Les promesses ne sont pas synonymes de progrès. Pour que les politiques étrangères féministes ne restent pas une simple performance, nous devons mettre en place des cadres solides en matière de responsabilité qui reflètent la diversité des personnes concernées par la politique étrangère et placent leurs voix au centre.
Nous exhortons les gouvernements à aller au-delà des discours en établissant des objectifs concrets, assortis d’échéances précises et des indicateurs désagrégés pour suivre la mise en œuvre de leurs engagements en matière de politiques étrangères féministes. Ces indicateurs doivent permettre d’évaluer non seulement l’aide publique au développement, mais aussi les impacts sur le commerce, la défense, la diplomatie et les politiques migratoires.
Nous exigeons des mécanismes de suivi et d’évaluation transparents et féministes. Cela nécessite une participation réelle, continue et suffisamment financée de la société civile, comme des conseils indépendants de politique étrangère féministe (avec une représentation majoritaire de féministes issues de la majorité mondiale, y compris des femmes handicapées, des groupes LGBTQIA+, des jeunes et des leaders autochtones) afin de co-concevoir, suivre et évaluer publiquement les politiques étrangères féministes.
Nous appelons à la poursuite des conférences sur la politique étrangère féministe, organisées chaque année dans un pays hôte différent, en tant qu’espaces de discussion essentiels. Les mouvements féministes et la société civile devraient être des partenaires clés dans la conception conjointe de ces espaces et processus dès le premier jour.
La Conférence de Paris 2025 est un moment de vérité.
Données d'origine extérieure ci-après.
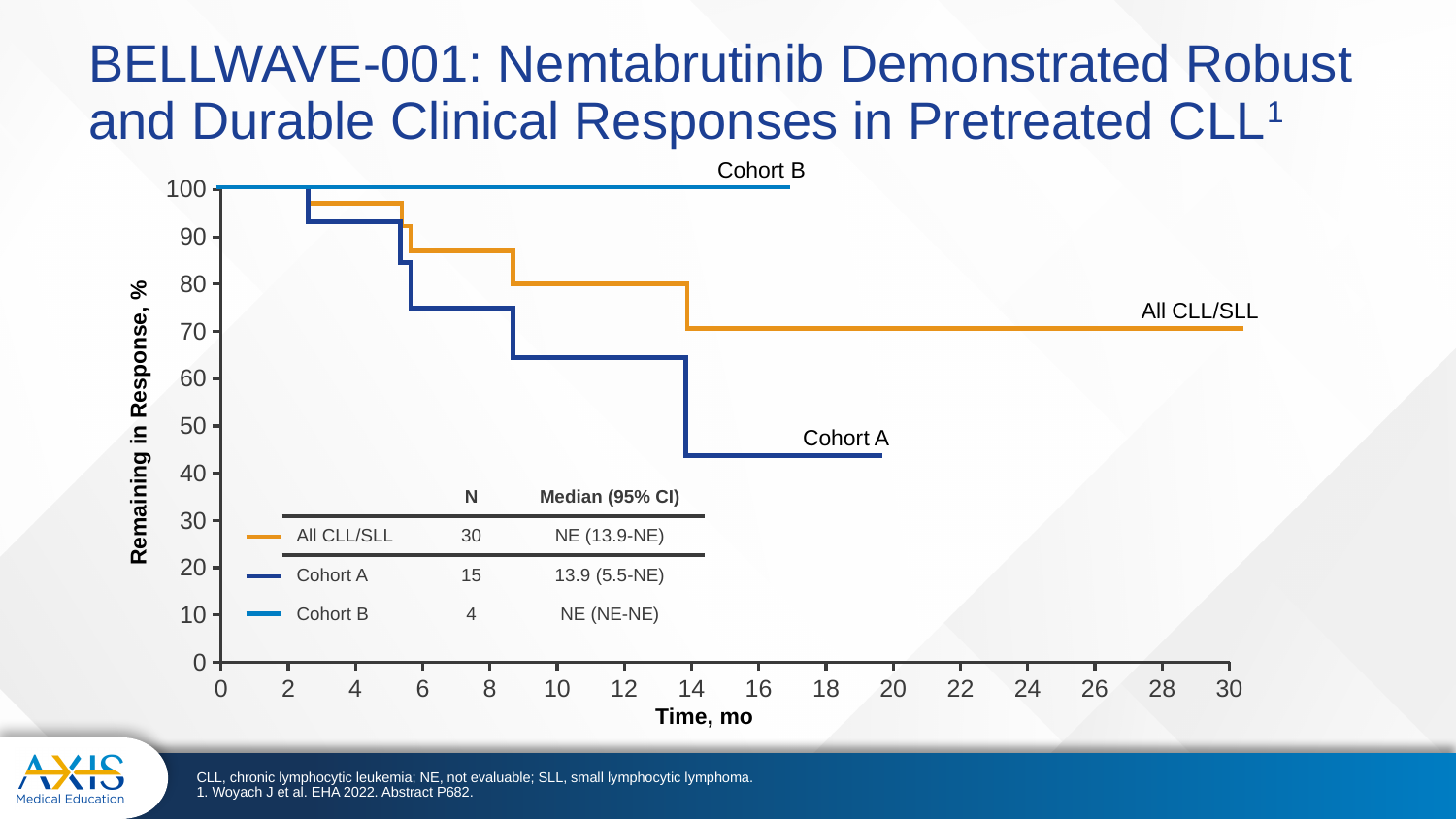
Is the value for All CLL/SLL at 20 months greater or less than 60? greater Is the value for Cohort A at 16 months greater or less than 50? less What is the N for All CLL/SLL in the legend table? 30 Is the value for Cohort B at 10 months greater or less than 90? greater What is the N for Cohort A in the legend table? 15 What kind of chart is shown on the slide? line chart How many series does the legend list? 3 Which series has the lowest value at 18 months? Cohort A At 16 months, which is higher: All CLL/SLL or Cohort A? All CLL/SLL What is the median (95% CI) for Cohort A? 13.9 (5.5-NE) Does the Cohort A curve rise or fall as time increases? fall What is the median (95% CI) for Cohort B? NE (NE-NE)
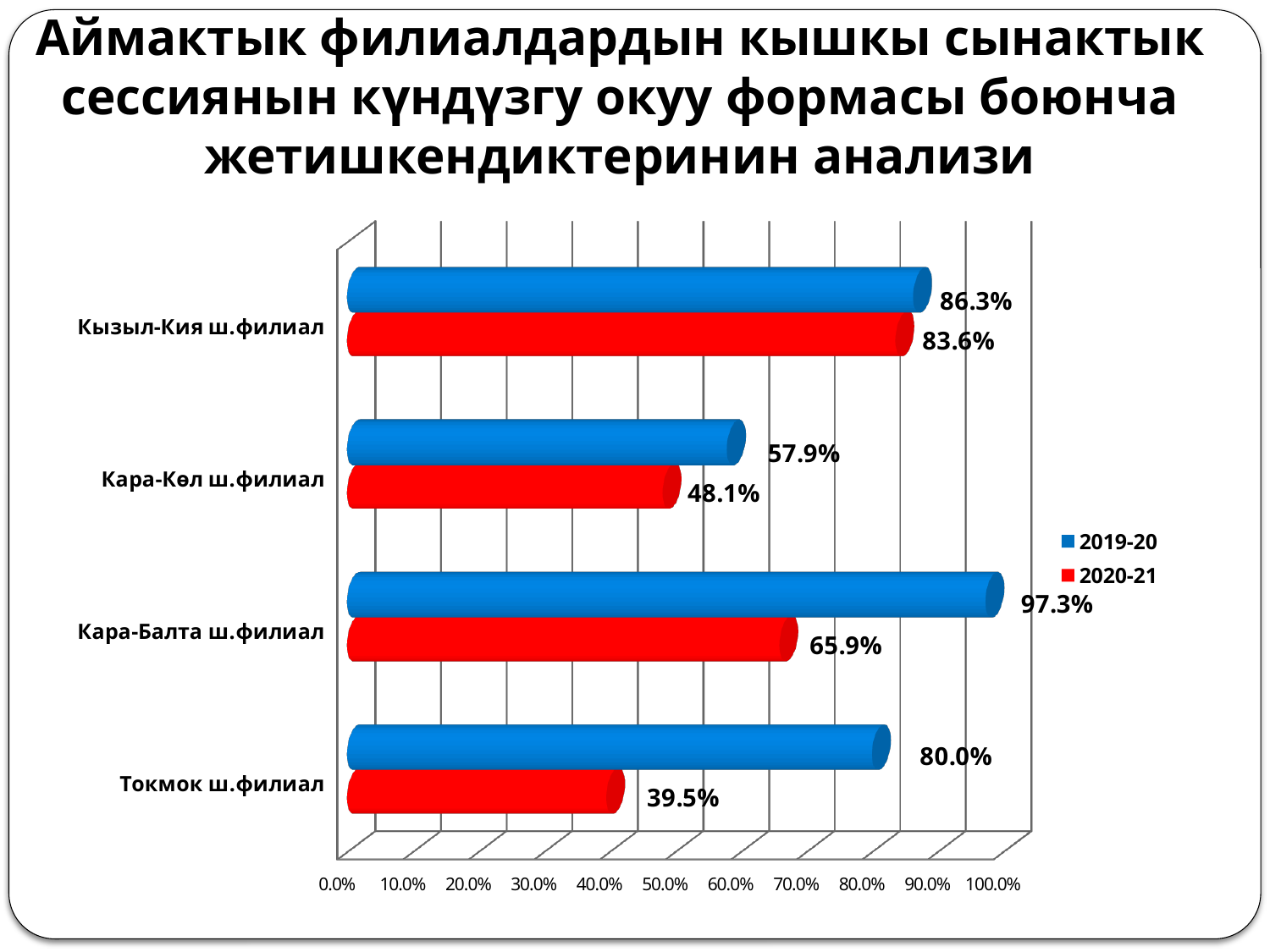
What is the difference between the 2019-20 and 2020-21 values for Кызыл-Кия ш.филиал? 2.7% How many branches are shown on the chart? 4 Which branch has the highest 2019-20 value? Кара-Балта ш.филиал What is the 2020-21 value for Кара-Көл ш.филиал? 48.1% What kind of chart is shown on the slide? bar chart Which branch has the lowest 2020-21 value? Токмок ш.филиал How many series does the legend list? 2 What is the difference between the 2019-20 and 2020-21 values for Токмок ш.филиал? 40.5% Is the 2019-20 value for Кара-Көл ш.филиал greater or less than 50.0%? greater Which is larger: the 2020-21 value for Кара-Балта ш.филиал or the 2020-21 value for Кара-Көл ш.филиал? Кара-Балта ш.филиал What is the 2019-20 value for Кара-Балта ш.филиал? 97.3% What is the 2020-21 value for Токмок ш.филиал? 39.5%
Nous pouvons nous contenter d’une version dépolitisée et instrumentalisée des politiques étrangères féministes, ou saisir cette opportunité pour faire avancer une véritable transformation.
Nous, sociétés civiles féministes, sommes les architectes et les gardiennes de cette vision. Nous ne sommes pas de simples parties prenantes à consulter : nous sommes le moteur du changement. Nous sommes prêtes à collaborer avec toutes celles et ceux qui souhaitent réellement démanteler les systèmes d’oppression et construire un monde fondé sur la paix féministe, la justice et l’égalité.
Nous appelons les États membres à nous rejoindre avec courage, cohérence et conviction. Le moment d’agir est MAINTENANT.